La Fiscalía, según desvela elDiario.es, investiga a estos dos empresarios desde 2020 por haber cobrado seis millones en comisiones de tres contratos de suministro de material sanitario por parte de la empresa funeraria municipal de Madrid. Fue Luis Medina Abascal quien, según este relato, se presentó en el Ayuntamiento de Madrid aprovechando su fama y su amistad con un primo del alcalde y le propuso a su amigo Alberto Luceño traer mascarillas, pruebas de anticuerpos y guantes de nitrilo desde China a través de una empresa malaya.

Ambos, según la denuncia, engañaron al ayuntamiento y le cobraron varios millones más por el material para cobrar sus comisiones.

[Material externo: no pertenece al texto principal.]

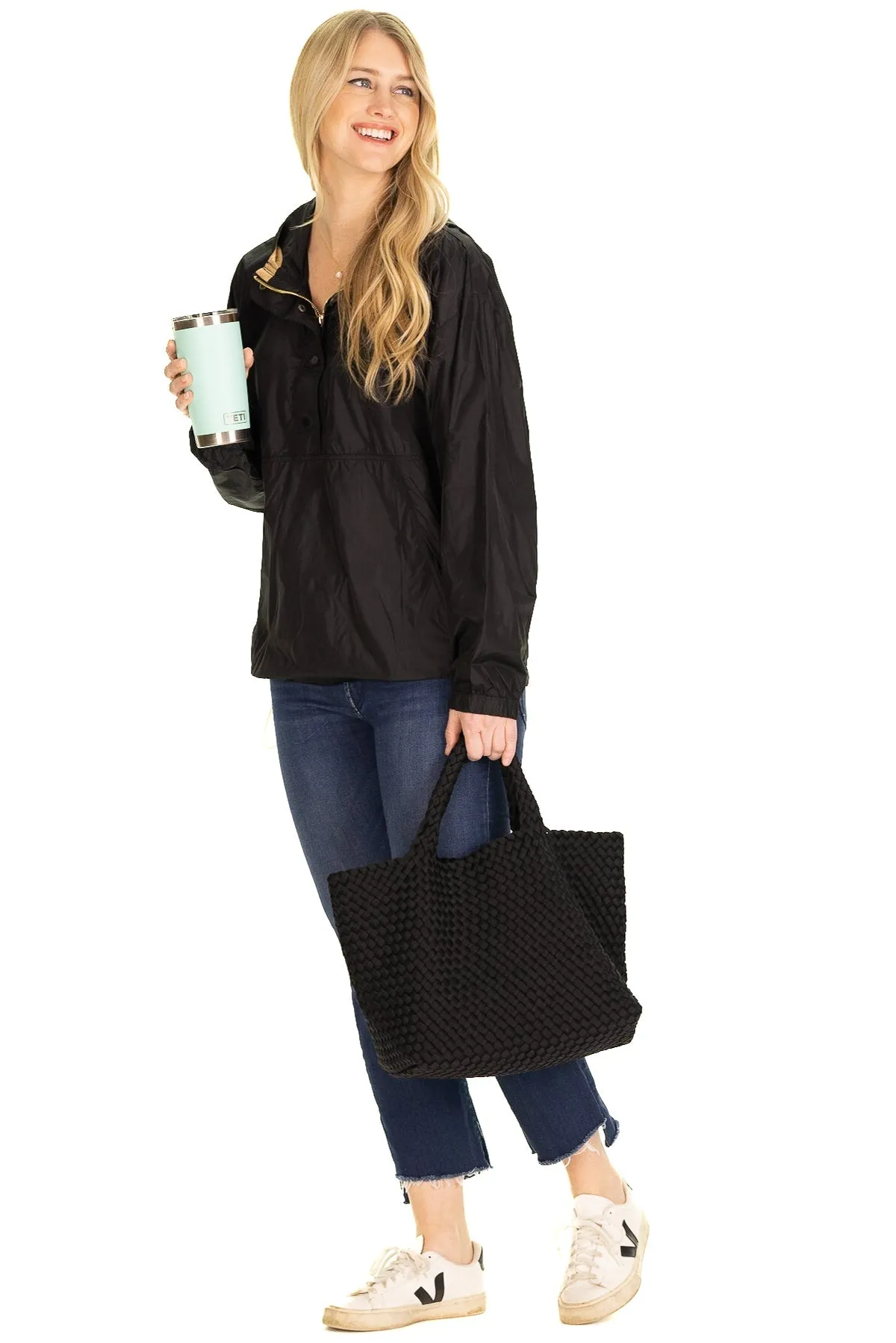 The Clove Half Zip Anorack sold by Duffield Lane product image thumbnail 5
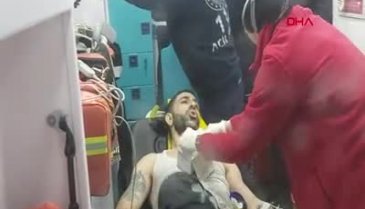 Bursa'da silahını temizlerken kendini vurdu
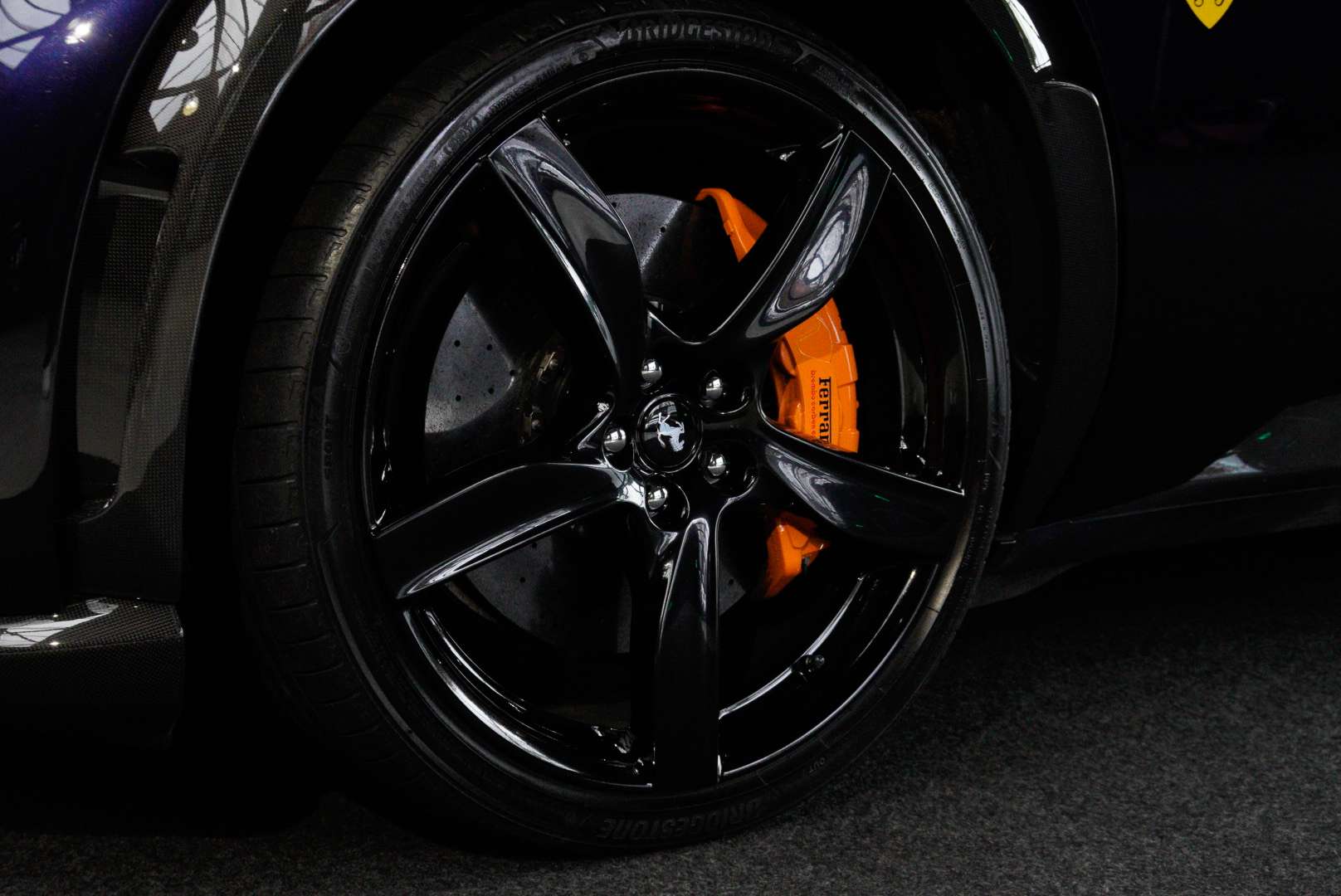 Ferrari Purosangue - 2024 - Joinsteer - #10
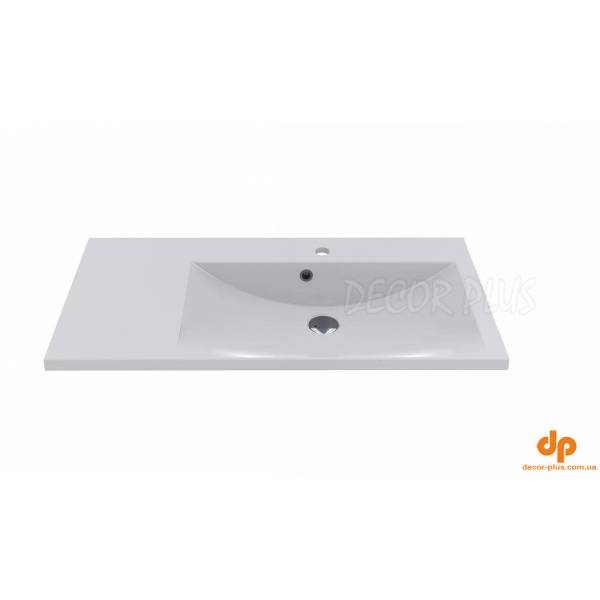 Умивальник Edison 900R Fancy Marble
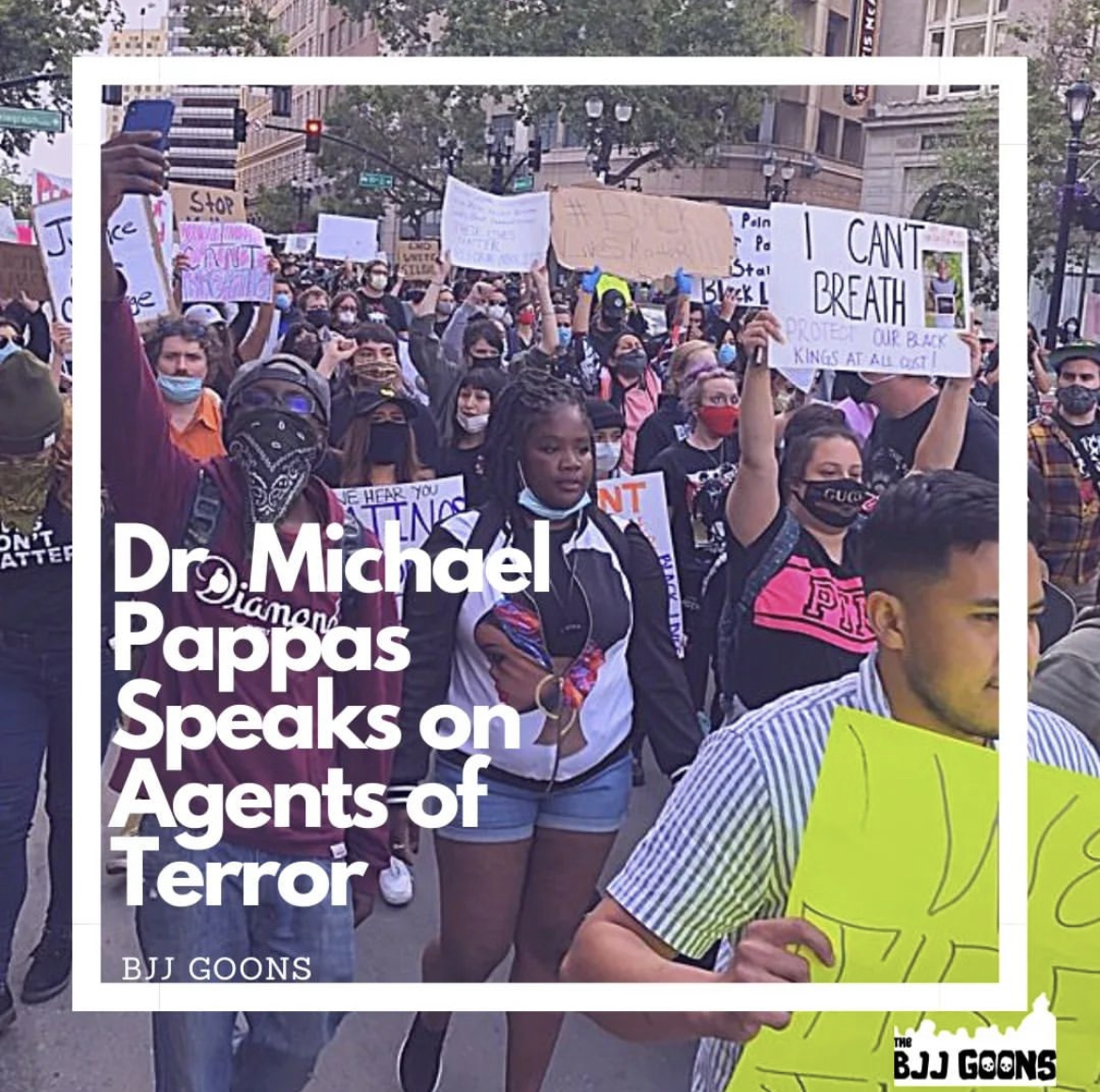 Dr. Mike Pappas on Bootlicking in Martial Arts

Además, una vez que cobraron sus comisiones, la Fiscalía sospecha que intentaron blanquear el botín comprando artículos de lujo de alto precio como relojes, una docena de coches de lujo y una casa en el caso de Luceño. El hijo del difunto duque de Feria utilizó su parte para comprar, entre otras cosas, un yate al que bautizó como «Feria» y que puso a nombre de una empresa gibraltareña en sociedad con su hermano Rafael.


Otra de las medidas adoptadas por el juez, a petición de Anticorrupción y siguiendo el guión habitual en este tipo de casos, fue el embargo de bienes para cubrir una hipotética condena.